Matthew 6 v 28 – 30
From the Ashes of Disaster Grow the Roses of Success.
I picked up a leaflet recently; well it was more a booklet than a leaflet, published by the Derbyshire Wildlife Trust. It was dated summer 2020, and had obviously been written shortly after the first COVID lockdown had been relaxed.
I have to say that the information contained within the pages of the booklet was interesting and inspiring, describing the work of the Trust, their successes and their concerns for our natural environment and the state of our local wildlife.
One particular article caught my attention. It related to the state of the natural environment during the lockdown period. Prior to the COVID pandemic the threat to many of our wildlife species had been made painfully clear and scientists and naturalists have pointed the finger of blame on the lifestyle of all of us. However, although the crisis and the lockdown has for many been a traumatic and near disastrous experience, it would appear that in many ways the natural environment including our wildlife have thrived.
Lockdown forced us to stay at home, use our cars less, cycle more, and walk more and to stop flying to far off destinations. Believe it or not these changes have seen a measurable positive impact on our air quality and a reduction in atmospheric pollution.
Experts now tell us that due to lockdown, our air is fresher, fish have returned to many of our waterways, and birdsong is now louder and more vibrant, (Jo Smith Derbyshire Wildlife Trust)
The imposed, ‘stay at home’ culture has resulted in other advantages for our wildlife, such as grass verges not being cut, and road side hedgerows being left to overgrow providing a much needed haven for small mammals and insects. A noticeable influx of natural wild flowers and fauna in the hedgerows has provided of explosion of colour along many of our country lanes and across our fields.

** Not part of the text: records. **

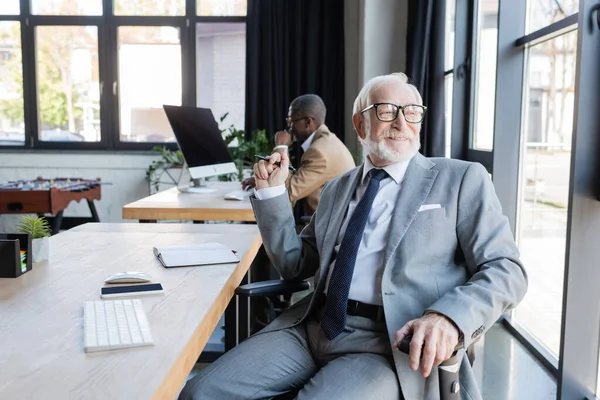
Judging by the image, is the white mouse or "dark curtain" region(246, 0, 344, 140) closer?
the white mouse

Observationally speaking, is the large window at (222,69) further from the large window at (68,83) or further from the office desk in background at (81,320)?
the office desk in background at (81,320)

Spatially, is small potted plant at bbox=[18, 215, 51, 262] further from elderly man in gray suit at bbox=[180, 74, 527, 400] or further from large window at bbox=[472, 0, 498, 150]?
large window at bbox=[472, 0, 498, 150]

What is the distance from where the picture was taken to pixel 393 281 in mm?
1357

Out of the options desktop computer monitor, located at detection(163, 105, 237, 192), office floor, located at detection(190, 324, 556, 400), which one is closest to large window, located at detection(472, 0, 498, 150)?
office floor, located at detection(190, 324, 556, 400)

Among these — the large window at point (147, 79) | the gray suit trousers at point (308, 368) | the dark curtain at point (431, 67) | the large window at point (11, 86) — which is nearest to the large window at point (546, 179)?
the dark curtain at point (431, 67)

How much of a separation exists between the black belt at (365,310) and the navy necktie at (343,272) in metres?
0.03

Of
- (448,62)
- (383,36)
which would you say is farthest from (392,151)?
(383,36)

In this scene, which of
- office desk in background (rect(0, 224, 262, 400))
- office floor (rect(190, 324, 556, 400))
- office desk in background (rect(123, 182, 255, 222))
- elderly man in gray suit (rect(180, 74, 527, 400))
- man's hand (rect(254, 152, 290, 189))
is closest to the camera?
office desk in background (rect(0, 224, 262, 400))

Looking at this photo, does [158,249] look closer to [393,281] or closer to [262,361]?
[262,361]

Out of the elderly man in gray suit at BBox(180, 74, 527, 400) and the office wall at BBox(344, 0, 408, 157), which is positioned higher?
the office wall at BBox(344, 0, 408, 157)

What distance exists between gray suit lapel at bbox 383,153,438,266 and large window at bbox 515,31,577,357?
1267 mm

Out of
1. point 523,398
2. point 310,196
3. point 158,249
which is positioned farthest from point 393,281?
point 310,196

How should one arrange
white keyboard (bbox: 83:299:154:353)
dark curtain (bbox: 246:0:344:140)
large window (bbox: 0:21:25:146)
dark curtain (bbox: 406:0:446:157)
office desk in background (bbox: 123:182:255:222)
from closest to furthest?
white keyboard (bbox: 83:299:154:353) → office desk in background (bbox: 123:182:255:222) → dark curtain (bbox: 406:0:446:157) → dark curtain (bbox: 246:0:344:140) → large window (bbox: 0:21:25:146)

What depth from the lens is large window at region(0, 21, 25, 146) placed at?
19.2 ft
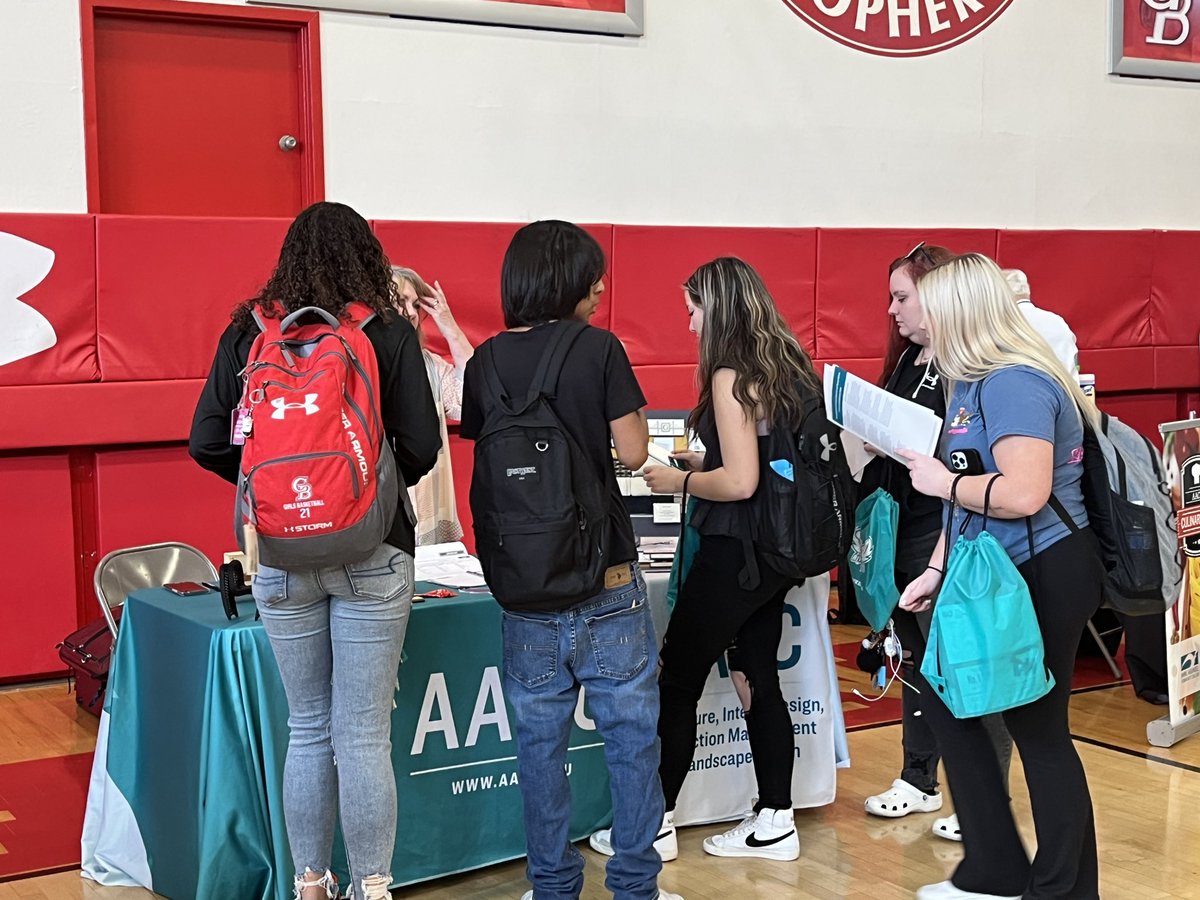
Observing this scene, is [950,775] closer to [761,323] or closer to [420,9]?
[761,323]

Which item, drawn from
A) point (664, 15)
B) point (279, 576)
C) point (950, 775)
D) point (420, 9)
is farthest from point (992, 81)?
point (279, 576)

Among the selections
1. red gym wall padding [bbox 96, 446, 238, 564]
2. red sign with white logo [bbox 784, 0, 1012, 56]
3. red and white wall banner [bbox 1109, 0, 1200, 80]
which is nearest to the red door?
red gym wall padding [bbox 96, 446, 238, 564]

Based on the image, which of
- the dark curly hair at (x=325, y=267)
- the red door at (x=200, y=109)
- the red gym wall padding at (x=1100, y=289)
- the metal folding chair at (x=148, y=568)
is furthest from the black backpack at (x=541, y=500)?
the red gym wall padding at (x=1100, y=289)

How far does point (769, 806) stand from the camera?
326cm

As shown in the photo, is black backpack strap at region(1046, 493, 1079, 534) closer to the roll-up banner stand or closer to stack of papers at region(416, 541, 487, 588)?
stack of papers at region(416, 541, 487, 588)

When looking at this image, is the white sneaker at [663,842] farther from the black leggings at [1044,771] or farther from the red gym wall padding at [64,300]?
the red gym wall padding at [64,300]

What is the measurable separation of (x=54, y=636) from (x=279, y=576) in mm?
3091

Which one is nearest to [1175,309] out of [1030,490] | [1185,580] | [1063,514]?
[1185,580]

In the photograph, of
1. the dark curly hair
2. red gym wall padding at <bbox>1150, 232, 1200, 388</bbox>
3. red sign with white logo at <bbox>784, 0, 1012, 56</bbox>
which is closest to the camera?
the dark curly hair

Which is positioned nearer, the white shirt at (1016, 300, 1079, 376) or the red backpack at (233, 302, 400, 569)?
the red backpack at (233, 302, 400, 569)

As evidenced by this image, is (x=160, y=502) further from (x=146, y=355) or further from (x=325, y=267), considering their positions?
(x=325, y=267)

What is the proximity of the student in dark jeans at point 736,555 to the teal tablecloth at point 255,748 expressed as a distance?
34 centimetres

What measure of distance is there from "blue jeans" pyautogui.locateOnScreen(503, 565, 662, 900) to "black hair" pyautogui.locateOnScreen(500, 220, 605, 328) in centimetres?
56

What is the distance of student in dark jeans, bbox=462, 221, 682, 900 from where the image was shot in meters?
2.57
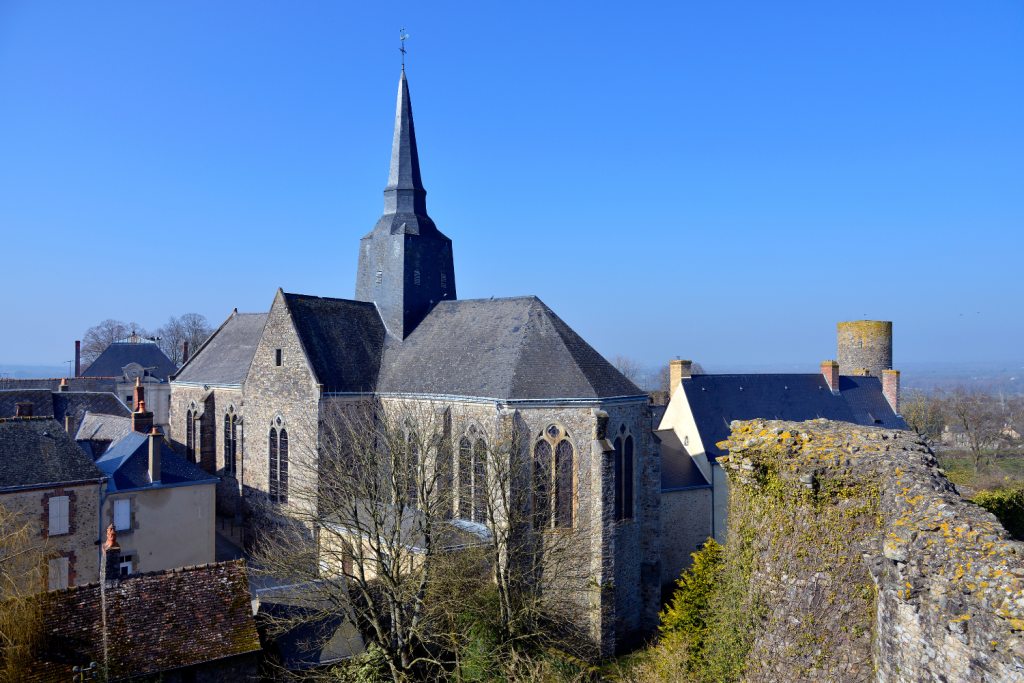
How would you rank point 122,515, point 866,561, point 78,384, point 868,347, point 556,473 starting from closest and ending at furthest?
point 866,561
point 556,473
point 122,515
point 868,347
point 78,384

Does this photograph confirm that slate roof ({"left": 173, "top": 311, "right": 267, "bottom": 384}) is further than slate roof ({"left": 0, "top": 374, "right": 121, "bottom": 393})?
No

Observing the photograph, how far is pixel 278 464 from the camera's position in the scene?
2419 cm

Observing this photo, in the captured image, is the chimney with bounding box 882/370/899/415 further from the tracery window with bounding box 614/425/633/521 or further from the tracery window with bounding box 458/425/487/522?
the tracery window with bounding box 458/425/487/522

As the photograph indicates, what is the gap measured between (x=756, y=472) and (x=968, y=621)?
356 centimetres

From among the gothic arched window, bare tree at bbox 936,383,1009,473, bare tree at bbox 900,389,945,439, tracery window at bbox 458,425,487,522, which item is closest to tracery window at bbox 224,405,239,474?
the gothic arched window

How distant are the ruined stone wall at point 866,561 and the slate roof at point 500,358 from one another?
32.3 ft

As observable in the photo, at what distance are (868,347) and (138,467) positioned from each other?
42424mm

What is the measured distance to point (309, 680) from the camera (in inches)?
542

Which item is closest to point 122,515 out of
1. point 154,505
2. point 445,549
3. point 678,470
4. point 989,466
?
point 154,505

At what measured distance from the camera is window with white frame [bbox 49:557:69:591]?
1920 cm

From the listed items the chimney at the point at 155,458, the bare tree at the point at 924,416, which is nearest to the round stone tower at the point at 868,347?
the bare tree at the point at 924,416

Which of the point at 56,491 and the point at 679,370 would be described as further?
the point at 679,370

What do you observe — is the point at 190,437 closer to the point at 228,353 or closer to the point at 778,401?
the point at 228,353

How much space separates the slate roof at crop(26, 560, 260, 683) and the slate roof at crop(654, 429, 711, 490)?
1826 centimetres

All this is good news for our natural environment but it is also proving to be good news for us. Evidence has shown that cycling and walking in the countryside is beneficial to our mental health in addition to our physical fitness. Walking around a lakeside or following a stream or watercourse is known to have a calming effect on our stress levels and even listening to birdsong has proved to help reduce the cares and concerns of everyday life. Those of us who are fortunate enough to have access to parkland or countryside locations will also have greater opportunities to observe wildlife species perhaps not usually seen.
I am blessed that I live adjacent to a large area of countryside and parkland, and I regularly take myself off to walk across the fields, stop for coffee at a local farm tea rooms, (when COVID permits) and return home via a circular route. In recent weeks I have sighted Buzzards, Herons, ground and tree mammals, and the annual arrival and departure of the squadron of Canada Geese as they, in chevron formation, noisily pass over my house.

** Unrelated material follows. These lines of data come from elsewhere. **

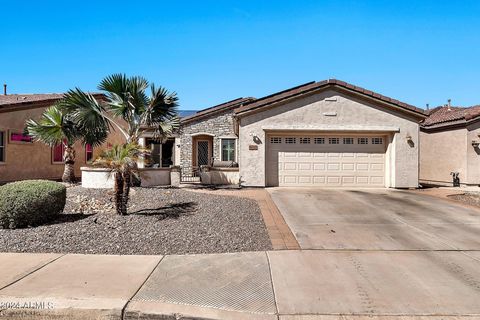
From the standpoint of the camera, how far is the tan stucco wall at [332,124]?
14.6m

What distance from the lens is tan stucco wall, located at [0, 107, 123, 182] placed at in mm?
16078

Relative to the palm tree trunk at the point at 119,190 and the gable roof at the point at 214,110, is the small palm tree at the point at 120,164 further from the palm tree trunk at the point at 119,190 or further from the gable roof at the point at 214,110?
the gable roof at the point at 214,110

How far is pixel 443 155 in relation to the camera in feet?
59.9

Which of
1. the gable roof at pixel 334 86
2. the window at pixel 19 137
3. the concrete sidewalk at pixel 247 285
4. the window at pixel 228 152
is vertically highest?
the gable roof at pixel 334 86

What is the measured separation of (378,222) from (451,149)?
1234 cm

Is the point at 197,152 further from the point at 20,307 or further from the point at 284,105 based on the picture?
the point at 20,307

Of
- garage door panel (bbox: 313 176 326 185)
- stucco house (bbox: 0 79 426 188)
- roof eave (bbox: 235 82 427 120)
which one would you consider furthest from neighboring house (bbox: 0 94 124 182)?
garage door panel (bbox: 313 176 326 185)

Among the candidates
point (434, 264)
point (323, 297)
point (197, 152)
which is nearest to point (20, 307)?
point (323, 297)

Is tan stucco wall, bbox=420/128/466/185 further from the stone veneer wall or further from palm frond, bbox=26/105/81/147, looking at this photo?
palm frond, bbox=26/105/81/147

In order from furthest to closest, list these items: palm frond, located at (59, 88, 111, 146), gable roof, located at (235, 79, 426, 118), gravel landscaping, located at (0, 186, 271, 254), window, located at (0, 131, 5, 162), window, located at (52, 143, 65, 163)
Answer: window, located at (52, 143, 65, 163) < window, located at (0, 131, 5, 162) < gable roof, located at (235, 79, 426, 118) < palm frond, located at (59, 88, 111, 146) < gravel landscaping, located at (0, 186, 271, 254)

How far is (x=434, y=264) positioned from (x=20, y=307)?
555cm

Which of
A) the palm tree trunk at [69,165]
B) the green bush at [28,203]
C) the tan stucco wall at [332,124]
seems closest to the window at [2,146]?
the palm tree trunk at [69,165]

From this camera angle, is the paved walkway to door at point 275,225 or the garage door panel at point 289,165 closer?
the paved walkway to door at point 275,225

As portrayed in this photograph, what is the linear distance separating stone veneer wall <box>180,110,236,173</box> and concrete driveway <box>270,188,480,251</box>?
1127cm
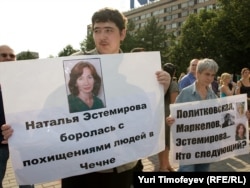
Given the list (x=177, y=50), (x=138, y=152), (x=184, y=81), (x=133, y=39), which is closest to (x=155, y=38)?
(x=133, y=39)

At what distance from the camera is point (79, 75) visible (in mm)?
2252

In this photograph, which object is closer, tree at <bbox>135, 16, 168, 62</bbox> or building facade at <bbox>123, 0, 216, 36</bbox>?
tree at <bbox>135, 16, 168, 62</bbox>

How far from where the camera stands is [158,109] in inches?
104

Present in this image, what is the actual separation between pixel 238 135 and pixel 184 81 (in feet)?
7.29

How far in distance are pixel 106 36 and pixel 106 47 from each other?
111mm

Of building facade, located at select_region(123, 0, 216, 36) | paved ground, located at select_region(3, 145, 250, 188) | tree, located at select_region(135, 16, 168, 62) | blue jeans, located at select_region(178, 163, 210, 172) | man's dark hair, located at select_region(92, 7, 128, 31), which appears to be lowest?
paved ground, located at select_region(3, 145, 250, 188)

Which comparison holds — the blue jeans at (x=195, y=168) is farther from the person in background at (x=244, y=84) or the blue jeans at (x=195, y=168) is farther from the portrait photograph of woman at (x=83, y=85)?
the person in background at (x=244, y=84)

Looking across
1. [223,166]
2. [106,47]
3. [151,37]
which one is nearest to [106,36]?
[106,47]

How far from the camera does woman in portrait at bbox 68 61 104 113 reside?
7.32ft

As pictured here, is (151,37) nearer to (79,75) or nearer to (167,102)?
(167,102)

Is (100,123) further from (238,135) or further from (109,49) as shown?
(238,135)

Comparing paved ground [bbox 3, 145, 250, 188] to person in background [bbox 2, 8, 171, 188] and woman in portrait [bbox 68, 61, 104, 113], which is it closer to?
person in background [bbox 2, 8, 171, 188]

I can disclose that there have been many sermons mentally written while I have been immersed in the tranquillity of this alternative world.
The natural environment is an essential ingredient to the well- being of our physical and mental health, our spiritual fulfilment and our ability to cope with situations beyond our comprehension.
During this COVID crisis it is understandable that there are some people who are depressed and worried not just about the present situation but also about the future and it is natural that we concentrate on the negative aspects of the situation. However, the message we receive from Matthew 6 v 28 – 30 is clear, God will never desert us, never leave us on our own and will never reject us.
As God blankets the hedgerows with colour and beauty, and as he brings life back to the barren ground, so will he clothe us with so much more. We will emerge from the darkness of the COVID crises and we will feel the warmth of God’s love poured over us.
From this crisis perhaps there will be a long lasting transformational change in our relationship with nature and through that change we will experience further the love and strength of our gracious God.
Many years ago when I worked in Nottingham, I sometimes used an underpass, (now filled in), which tunnelled under Maid Marion Way. It was dark, unpleasant and often had a revolting smell. Half way along its length it crossed a second underpass and at the junction there was a small kiosk selling newspapers and soft drinks. Sometimes they also had a few cut flowers in metal containers outside for sale. It was a temporary haven in the middle of a dark unpleasant journey, an oasis of colour and hope.
Take care, if we return to business as usual at some point in time, will it spell the end of the wildlife revolution or will it start a new era of nature’s rule?